# WORK INSTRUCTIONS:
Omit the images and output every line of the data below exactly.

# DATA BELOW:

+++

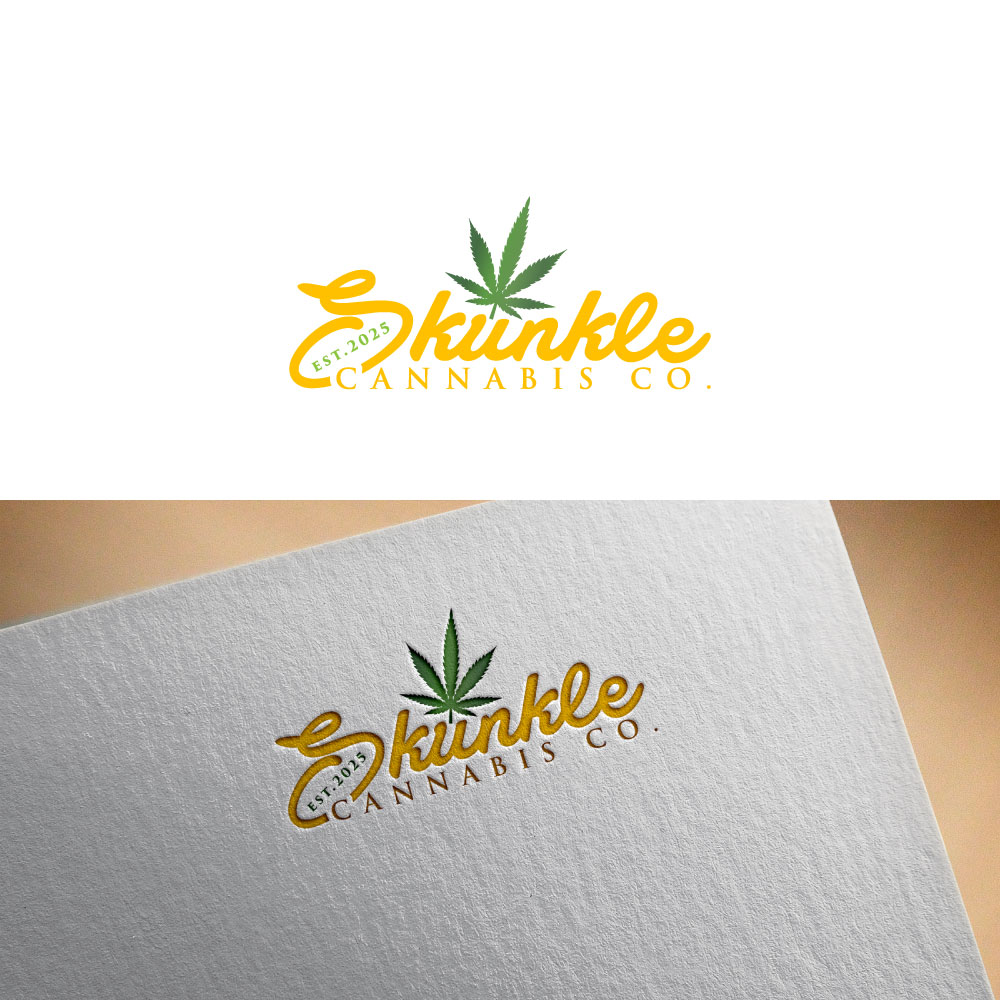 Design de Logo par designhunt(verifiyed01) pour ce projet | Design #35579614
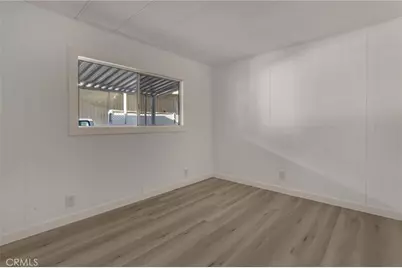 1001 W Lambert Road #84, La Habra, CA 90631 - Photo 24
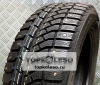 Viatti 175/65 R14 Brina Nordico V-522 82T шип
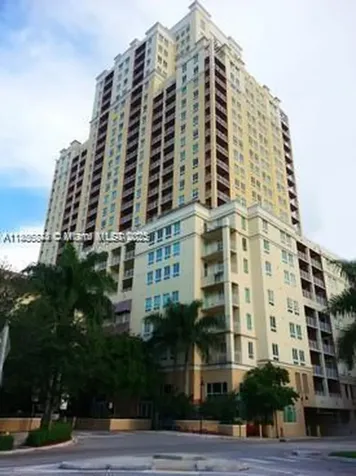 7355 SW 89th Street Miami FL 33156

+++

# EXERCISE RESPONSE:
 Design de Logo par designhunt(verifiyed01) pour ce projet | Design #35579614
 1001 W Lambert Road #84, La Habra, CA 90631 - Photo 24
 Viatti 175/65 R14 Brina Nordico V-522 82T шип
 7355 SW 89th Street Miami FL 33156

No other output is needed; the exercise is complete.